Closed namespace-Pt closed 2 years ago
Hi @namespace-Pt ,
Thanks for the question. You are right that each word can have multiple contextualized embeddings, and they can be mapped to different clusters during the clustering step in our algorithm. However, when deriving the final results, we take the average of the latent contextualized embeddings as the (context-free) representation for each word, which is then used for computing the topic-word distribution.
I hope this helps. Please let me know if anything remains unclear.
Best, Yu
Ok, I got it, thank you.
So the average step is like in the paper ''Tired of Topic Models Clusters of Pretrained Word Embeddings Make for Fast and Good Topics too''? Did you reweight the averaged token embeddings? Also, how do you deal with subwords?
So the average step is like in the paper ''Tired of Topic Models Clusters of Pretrained Word Embeddings Make for Fast and Good Topics too''?
Yes. The difference is that TopClus uses contextualized embeddings (instead of context-free embeddings as in that paper) for clustering.
Did you reweight the averaged token embeddings?

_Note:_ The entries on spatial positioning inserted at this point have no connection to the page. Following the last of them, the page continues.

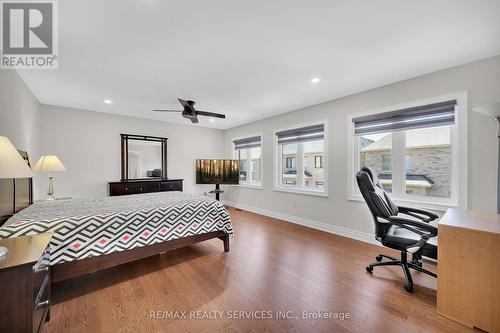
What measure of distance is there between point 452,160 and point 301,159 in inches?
93.7

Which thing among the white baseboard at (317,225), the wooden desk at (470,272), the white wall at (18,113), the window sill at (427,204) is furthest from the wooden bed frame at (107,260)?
the window sill at (427,204)

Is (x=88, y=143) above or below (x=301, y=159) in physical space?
above

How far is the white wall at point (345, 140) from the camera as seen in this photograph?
2299 mm

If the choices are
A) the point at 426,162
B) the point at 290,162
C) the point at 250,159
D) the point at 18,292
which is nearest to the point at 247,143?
the point at 250,159

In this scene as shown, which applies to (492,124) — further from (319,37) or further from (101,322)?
(101,322)

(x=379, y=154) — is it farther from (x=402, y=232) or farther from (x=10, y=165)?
(x=10, y=165)

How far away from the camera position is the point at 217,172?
5555 mm

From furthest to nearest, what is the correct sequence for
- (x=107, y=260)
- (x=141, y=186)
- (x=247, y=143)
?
(x=247, y=143) < (x=141, y=186) < (x=107, y=260)

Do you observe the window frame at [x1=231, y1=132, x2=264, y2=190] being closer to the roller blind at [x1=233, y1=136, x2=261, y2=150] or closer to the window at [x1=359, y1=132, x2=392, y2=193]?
the roller blind at [x1=233, y1=136, x2=261, y2=150]

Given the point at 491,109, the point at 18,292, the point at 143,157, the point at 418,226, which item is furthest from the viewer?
the point at 143,157

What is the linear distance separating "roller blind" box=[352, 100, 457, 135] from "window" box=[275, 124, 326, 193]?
2.54 ft

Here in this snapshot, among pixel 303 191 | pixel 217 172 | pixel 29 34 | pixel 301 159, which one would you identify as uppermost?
pixel 29 34

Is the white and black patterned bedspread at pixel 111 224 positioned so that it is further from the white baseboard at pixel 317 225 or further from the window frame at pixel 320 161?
the window frame at pixel 320 161

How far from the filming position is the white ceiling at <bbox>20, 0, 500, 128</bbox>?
5.28 ft
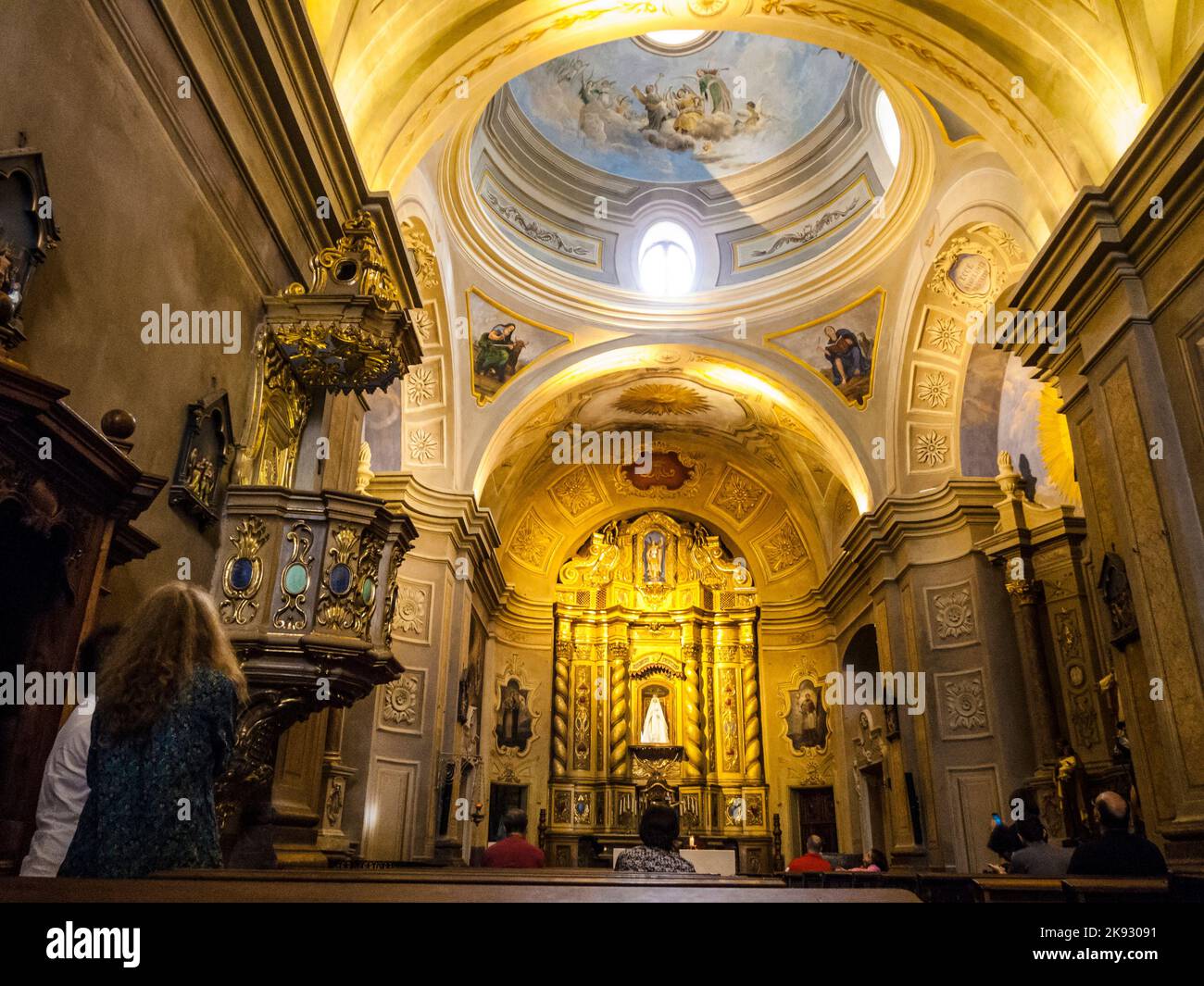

No, we do not have any reweighing steps.
Also, how do you deal with subwords?
We remove subwords from the vocabulary when deriving the final results, so our results will not contain subwords.
Thank you.
I like your paper but I think it's confusing that how to tackle multiple embeddings of the same word/token. I wonder is there any chance that different embeddings of the same word are mapped to different clusters and all of them are quite close to the cluster center in the spherical space. How do you deal with that?